Quote each of the following items word for word, omitting the pictures.

+-------+

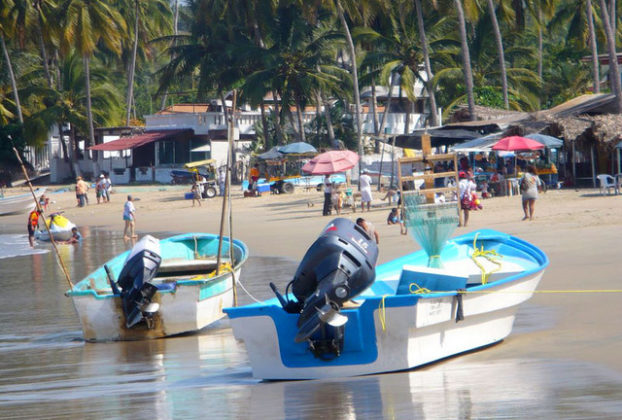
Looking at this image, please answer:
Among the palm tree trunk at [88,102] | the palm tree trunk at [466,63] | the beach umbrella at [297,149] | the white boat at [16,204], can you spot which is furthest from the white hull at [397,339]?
the palm tree trunk at [88,102]

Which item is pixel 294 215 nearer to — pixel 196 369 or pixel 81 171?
pixel 196 369

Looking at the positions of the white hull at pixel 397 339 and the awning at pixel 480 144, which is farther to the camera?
the awning at pixel 480 144

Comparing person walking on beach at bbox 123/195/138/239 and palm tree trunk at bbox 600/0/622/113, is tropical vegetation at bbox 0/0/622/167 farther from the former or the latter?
person walking on beach at bbox 123/195/138/239

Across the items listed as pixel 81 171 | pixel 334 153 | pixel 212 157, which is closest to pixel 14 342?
pixel 334 153

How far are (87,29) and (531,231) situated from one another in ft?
97.7

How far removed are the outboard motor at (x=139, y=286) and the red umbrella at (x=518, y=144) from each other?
17016mm

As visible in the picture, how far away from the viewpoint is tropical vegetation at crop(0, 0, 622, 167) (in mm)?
38281

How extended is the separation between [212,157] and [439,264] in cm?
3546

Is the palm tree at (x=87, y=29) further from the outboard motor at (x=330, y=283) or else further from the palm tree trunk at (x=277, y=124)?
the outboard motor at (x=330, y=283)

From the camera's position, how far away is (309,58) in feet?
133

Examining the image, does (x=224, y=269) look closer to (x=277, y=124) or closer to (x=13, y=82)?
(x=277, y=124)

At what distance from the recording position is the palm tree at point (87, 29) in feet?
137

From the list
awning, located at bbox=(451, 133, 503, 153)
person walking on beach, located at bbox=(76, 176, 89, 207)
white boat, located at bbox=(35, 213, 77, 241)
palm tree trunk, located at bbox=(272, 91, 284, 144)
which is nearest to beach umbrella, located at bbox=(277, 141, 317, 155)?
awning, located at bbox=(451, 133, 503, 153)

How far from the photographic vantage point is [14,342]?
35.5 feet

+-------+

The answer
Looking at this image, please answer:
Among the palm tree trunk at [88,102] | the palm tree trunk at [466,63] | the beach umbrella at [297,149] | the white boat at [16,204], can you spot which is furthest from the white hull at [397,339]?
the palm tree trunk at [88,102]

Which item is pixel 294 215 nearer to — pixel 196 369 or pixel 81 171?
pixel 196 369

Looking at the positions of the white hull at pixel 397 339 and the awning at pixel 480 144, which is farther to the camera?
the awning at pixel 480 144

Comparing person walking on beach at bbox 123/195/138/239 and palm tree trunk at bbox 600/0/622/113, is tropical vegetation at bbox 0/0/622/167 farther from the former or the latter?
person walking on beach at bbox 123/195/138/239

Across the items listed as pixel 81 171 | pixel 334 153 | pixel 212 157, which is closest to pixel 14 342?
pixel 334 153

How far are (87,29) and (531,231) situated from one another in ft?
97.7

How far removed are the outboard motor at (x=139, y=286) and the red umbrella at (x=518, y=144) from each other?
17016mm

As visible in the picture, how far away from the viewpoint is tropical vegetation at crop(0, 0, 622, 167) (in mm)?
38281

How extended is the separation between [212,157] and [439,264] in cm?
3546

Is the palm tree at (x=87, y=29) further from the outboard motor at (x=330, y=283) or else further from the palm tree trunk at (x=277, y=124)?
the outboard motor at (x=330, y=283)

From the camera's position, how far away is (309,58) in feet?
133

Examining the image, does (x=224, y=269) look closer to (x=277, y=124) or closer to (x=13, y=82)?
(x=277, y=124)

At what distance from the recording position is the palm tree at point (87, 29) in feet?
137

From the list
awning, located at bbox=(451, 133, 503, 153)
person walking on beach, located at bbox=(76, 176, 89, 207)
white boat, located at bbox=(35, 213, 77, 241)
palm tree trunk, located at bbox=(272, 91, 284, 144)
which is nearest to beach umbrella, located at bbox=(277, 141, 317, 155)?
awning, located at bbox=(451, 133, 503, 153)

How far from the photographic vantage point is [14,342]?
35.5 feet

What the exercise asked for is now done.